The Organization of American States, or OAS, is an inclusive, hemispheric organization, the oldest international organization in the world, uniting nearly a billion people in the Caribbean and South, Central and North America. Its purpose is to achieve among its members “an order of peace and justice, to promote their solidarity, to strengthen their collaboration, and to defend their sovereignty, their territorial integrity, and their independence."
It is the premier, most inclusive political, juridical, and social governmental forum in the Americas whose member states have made an explicit commitment to uphold democracy, respect human rights, and cooperate on matters of security and development.

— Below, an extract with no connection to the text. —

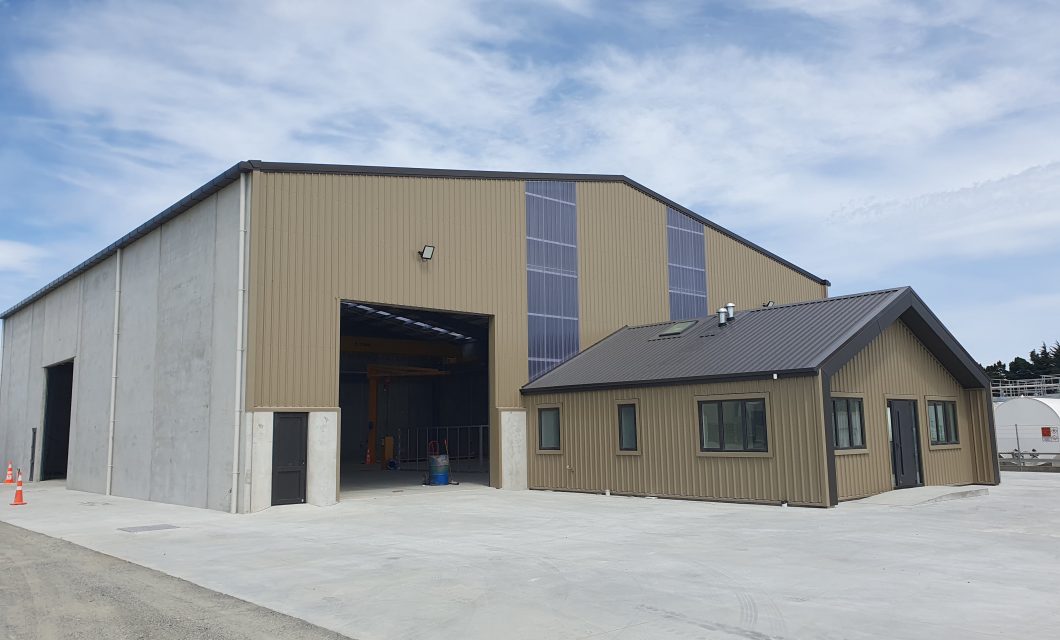 Keast Shed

Speaking at the 45th General Assembly in mid-June, Deputy Secretary of State Antony Blinken said, “Together, we are working to realize a vision for the Americas where countries share responsibilities, cooperate as equals, and advance common interests and values. ... The OAS is integral to this future. We can all take enormous pride in the example that the Americas have set for the entire world.”
Deputy Secretary Blinken emphasized the Hemisphere’s great strides in recent years, stating:
“In this young century, the hemisphere has seen significant – even transformational – change from exclusive to inclusive societies, from authoritarian to democratic governments, from closed to open economies. The Americas are peaceful, overwhelmingly democratic, and increasingly prosperous.”
The Deputy Secretary emphasized the importance of OAS reform, noting:
“We must strengthen responsible stewardship and good governance in our own national governments and within the OAS, including its associated and constituent offices. This means shaping a more focused and fortified secretariat that faithfully reflects the Strategic Vision statement, advances an agenda for reform, and refocuses on the OAS’s core thematic pillars. And it means taking a stand against corruption and acts of betrayal by public officials in our own countries that undermine democratic institutions and the sacred trust of our people.”
“In this time of change, the founding principles of the organization remain as enduring and as relevant as the day the OAS Charter was first drafted,” said Deputy Secretary Blinken. “We remain committed to those bedrock principles and ideals of democracy, security, and development for all of our citizens.”